Activity
Among the entries below, find the line with "in Chain-of-thought prompting" and the line with "Seguir haciendo siempre, más". Return exactly those lines and every line between them, but no pictures.

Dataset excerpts
....................

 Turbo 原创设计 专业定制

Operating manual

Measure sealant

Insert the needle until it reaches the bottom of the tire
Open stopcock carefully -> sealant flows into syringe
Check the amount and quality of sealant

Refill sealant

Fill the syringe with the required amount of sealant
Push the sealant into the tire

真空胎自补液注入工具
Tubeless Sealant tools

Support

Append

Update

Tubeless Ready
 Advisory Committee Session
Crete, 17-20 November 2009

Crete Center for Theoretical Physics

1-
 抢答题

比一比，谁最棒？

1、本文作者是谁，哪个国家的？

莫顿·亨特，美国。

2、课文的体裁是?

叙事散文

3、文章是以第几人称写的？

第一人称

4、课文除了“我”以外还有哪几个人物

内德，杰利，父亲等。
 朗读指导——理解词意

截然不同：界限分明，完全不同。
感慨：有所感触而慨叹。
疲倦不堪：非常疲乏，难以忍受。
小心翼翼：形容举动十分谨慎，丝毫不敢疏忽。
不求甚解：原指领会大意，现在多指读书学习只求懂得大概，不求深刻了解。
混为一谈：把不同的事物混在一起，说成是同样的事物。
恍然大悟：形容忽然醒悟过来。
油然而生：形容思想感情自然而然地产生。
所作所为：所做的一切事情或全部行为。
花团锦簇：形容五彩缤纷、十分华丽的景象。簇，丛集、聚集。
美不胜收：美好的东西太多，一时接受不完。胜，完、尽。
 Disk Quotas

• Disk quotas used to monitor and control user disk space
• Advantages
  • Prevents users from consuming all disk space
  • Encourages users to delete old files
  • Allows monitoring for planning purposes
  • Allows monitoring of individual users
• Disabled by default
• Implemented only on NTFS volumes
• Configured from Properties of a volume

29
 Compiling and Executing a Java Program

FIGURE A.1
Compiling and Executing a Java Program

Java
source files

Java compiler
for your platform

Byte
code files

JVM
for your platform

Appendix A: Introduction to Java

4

....................

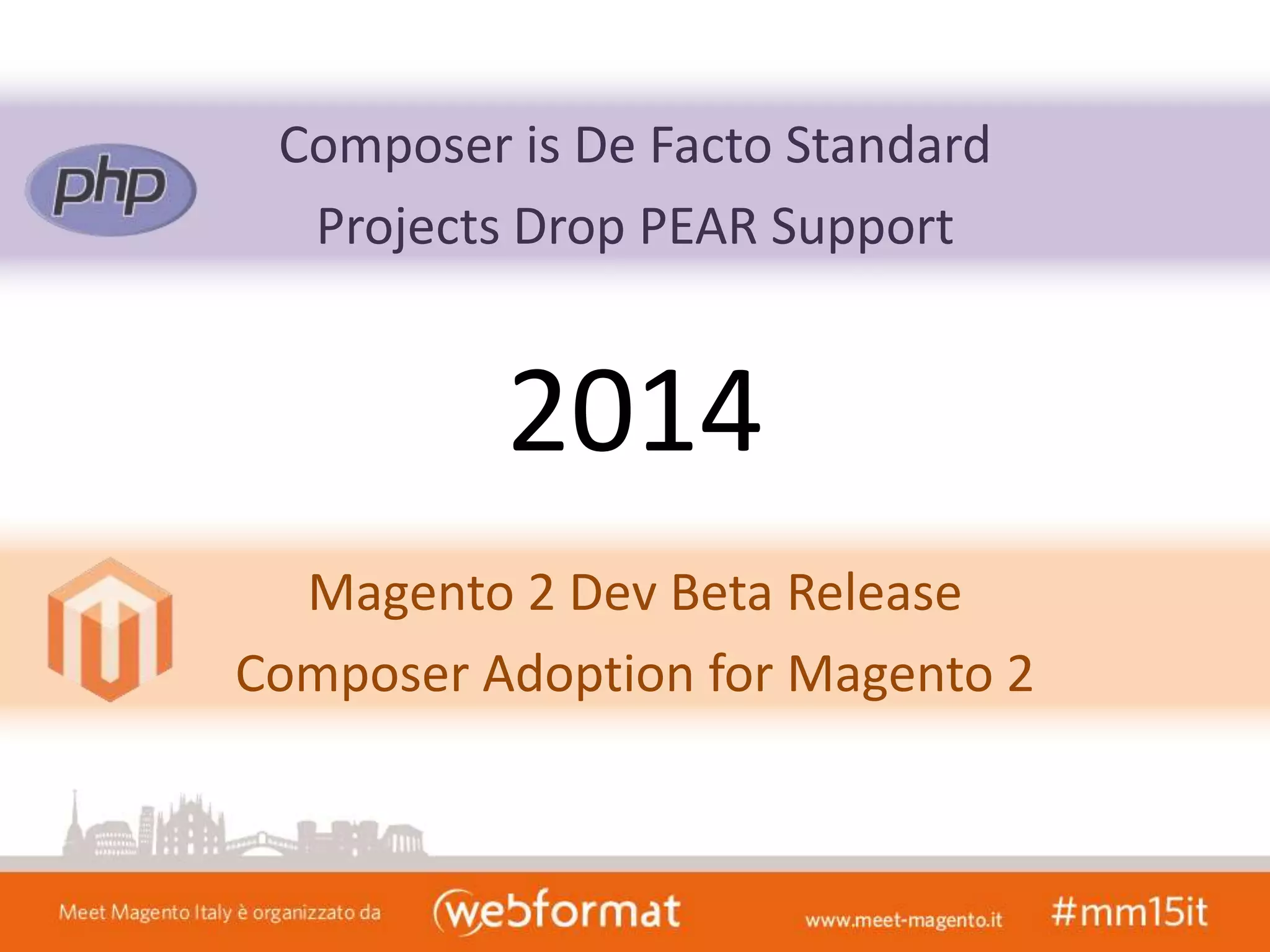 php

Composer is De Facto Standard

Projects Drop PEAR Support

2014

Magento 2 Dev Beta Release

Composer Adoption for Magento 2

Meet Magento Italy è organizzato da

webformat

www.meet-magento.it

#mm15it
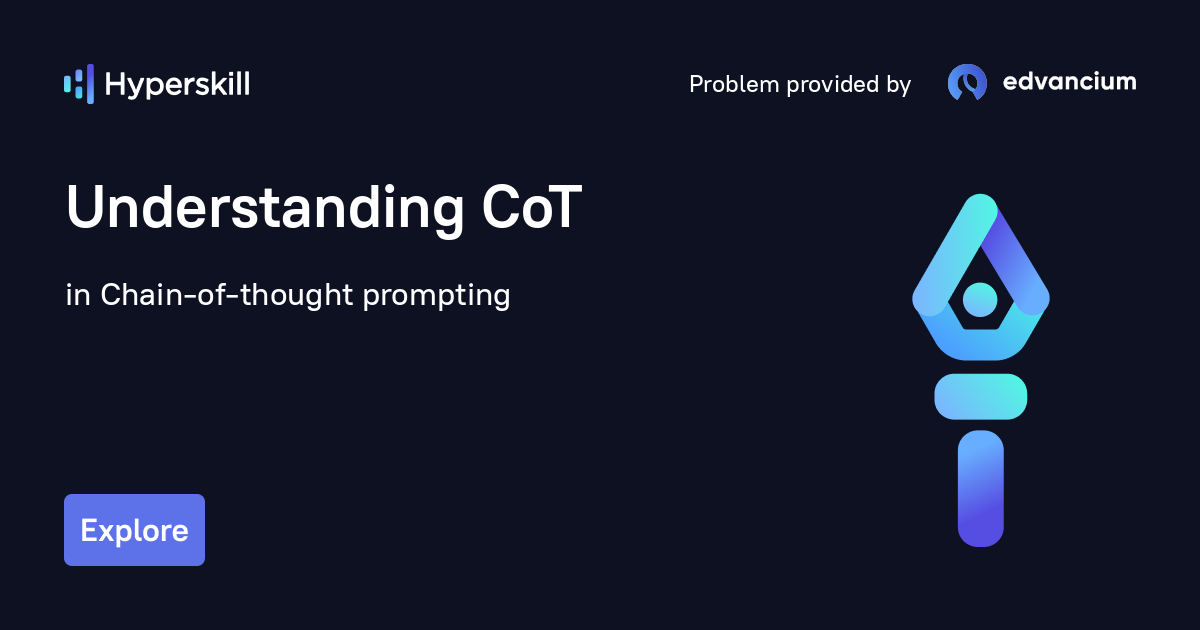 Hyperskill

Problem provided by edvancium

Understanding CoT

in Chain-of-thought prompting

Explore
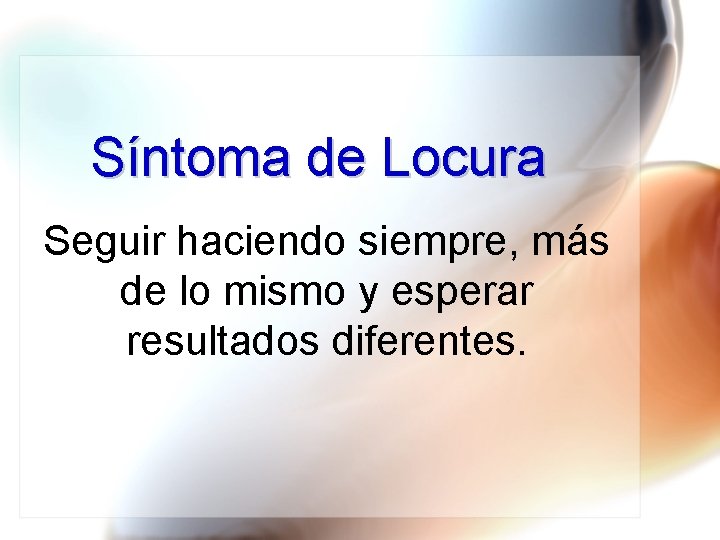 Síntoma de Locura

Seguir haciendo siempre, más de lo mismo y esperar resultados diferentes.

....................

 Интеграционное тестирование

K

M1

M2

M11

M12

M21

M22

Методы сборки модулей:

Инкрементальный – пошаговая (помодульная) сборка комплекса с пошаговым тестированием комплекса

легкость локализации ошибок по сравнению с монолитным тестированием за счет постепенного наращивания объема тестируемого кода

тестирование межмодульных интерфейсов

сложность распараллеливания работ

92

....................

Task answer
in Chain-of-thought prompting

Explore
 Síntoma de Locura

Seguir haciendo siempre, más de lo mismo y esperar resultados diferentes.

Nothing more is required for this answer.